I probably use this line at least once a day. 90% of the time it’s in jest. It really has become more of an inside joke than anything else with a few friends. But really, what do I know? I am after all just a grad student. I started my graduate program in Fall 2009 and simultaneously began work at the same institution as a GA in the Student Involvement Office. (Oh, and I also work as a “part-time” Residence Director… Yes, I do have a life outside Student Affairs). In my four years of undergrad, I threw myself into Residence Life – I would eat, sleep, breathe and live ResLife. I was never really able to get directly involved in campus programs (some failed attempts at board positions) or orientation (would have had to choose between reslife and orientation… no brainer for me).

Needless to say, I was incredibly nervous about starting my GA in Student Involvement. I was really excited to work with the professionals in my office and get my feet wet in this area of student affairs, but I was still incredibly nervous.  Ask anyone in my office, I was basically mute the first month or so in the office (not too mention slightly overwhelmed). I think my biggest fear was failure. It absolutely terrifies me. I know that failure is important for learning, but the prospect of failing makes my heart beat a bit faster and cause serious internal freak-outs. And really, what did I know? I was a new grad student with practically no experience in this functional area!

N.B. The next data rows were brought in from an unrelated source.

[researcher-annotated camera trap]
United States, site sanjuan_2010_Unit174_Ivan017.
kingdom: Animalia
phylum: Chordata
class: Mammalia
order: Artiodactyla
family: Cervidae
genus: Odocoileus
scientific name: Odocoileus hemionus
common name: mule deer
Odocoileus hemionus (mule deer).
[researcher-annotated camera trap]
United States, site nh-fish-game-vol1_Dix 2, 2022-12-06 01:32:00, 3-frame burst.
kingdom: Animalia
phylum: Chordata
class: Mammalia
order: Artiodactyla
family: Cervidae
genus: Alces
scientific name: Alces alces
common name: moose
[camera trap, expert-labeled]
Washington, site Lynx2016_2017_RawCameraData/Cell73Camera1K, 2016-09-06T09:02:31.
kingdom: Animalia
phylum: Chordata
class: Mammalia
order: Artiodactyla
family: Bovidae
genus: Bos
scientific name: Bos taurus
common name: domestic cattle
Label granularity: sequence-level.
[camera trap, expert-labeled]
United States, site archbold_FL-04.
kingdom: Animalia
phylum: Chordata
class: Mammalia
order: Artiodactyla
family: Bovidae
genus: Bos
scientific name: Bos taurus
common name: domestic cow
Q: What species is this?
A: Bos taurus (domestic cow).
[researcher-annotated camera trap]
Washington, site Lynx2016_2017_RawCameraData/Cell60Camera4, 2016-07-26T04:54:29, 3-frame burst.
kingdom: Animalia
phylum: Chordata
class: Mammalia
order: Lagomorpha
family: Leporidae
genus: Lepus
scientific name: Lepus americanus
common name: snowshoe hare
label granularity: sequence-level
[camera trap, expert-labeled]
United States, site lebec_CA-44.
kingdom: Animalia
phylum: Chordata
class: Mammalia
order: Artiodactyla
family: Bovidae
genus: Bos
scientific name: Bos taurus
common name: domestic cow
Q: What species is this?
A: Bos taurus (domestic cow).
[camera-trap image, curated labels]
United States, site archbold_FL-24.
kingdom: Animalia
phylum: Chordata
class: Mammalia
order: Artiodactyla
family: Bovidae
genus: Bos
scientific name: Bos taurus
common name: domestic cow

It probably was not until mid to late October when I realized that what I didn’t know didn’t matter. And truth be told, I proved to myself I knew a lot. Homecoming is kind of a big deal at Bridgewater and it is the responsibility of the GA to organize various vendors to donate their time and their flat beds to the parade to serve as floats. Everything was booked by the beginning of the month, trucks were to be delivered for float building on Friday of Homecoming. I called to confirm in the beginning of the week and 2 of the 4 vendors backed out at the last minute. After a minor freak-out because of my epic fail I jumped into crisis-management mode.  I used some common sense, knowledge from past experiences, a little bit of begging, and just found a way to fix the problem (U-Haul basically became the unofficial sponsor of the parade).  No it wasn’t perfect and it certainly didn’t go as planned, but I realized I knew more than I thought I did. I have had to problem solve with programming in ResLife tons of times – why should this be any different?

So what do I know?
-Failing still isn’t all that fun, but is certainly a learning experience
-Experience is a student affairs grad students best friend
-There is a lot of overlap in student affairs functional areas
-Nothing is ever going to perfectly as planned (even if you have a series of back up plans)
-Challenges make life and my job interesting

I definitely don’t know everything about everything and I’m okay with that. I know as Student Affairs professional I’ve signed up for the life-long subscription to learning and I am definitely okay with that.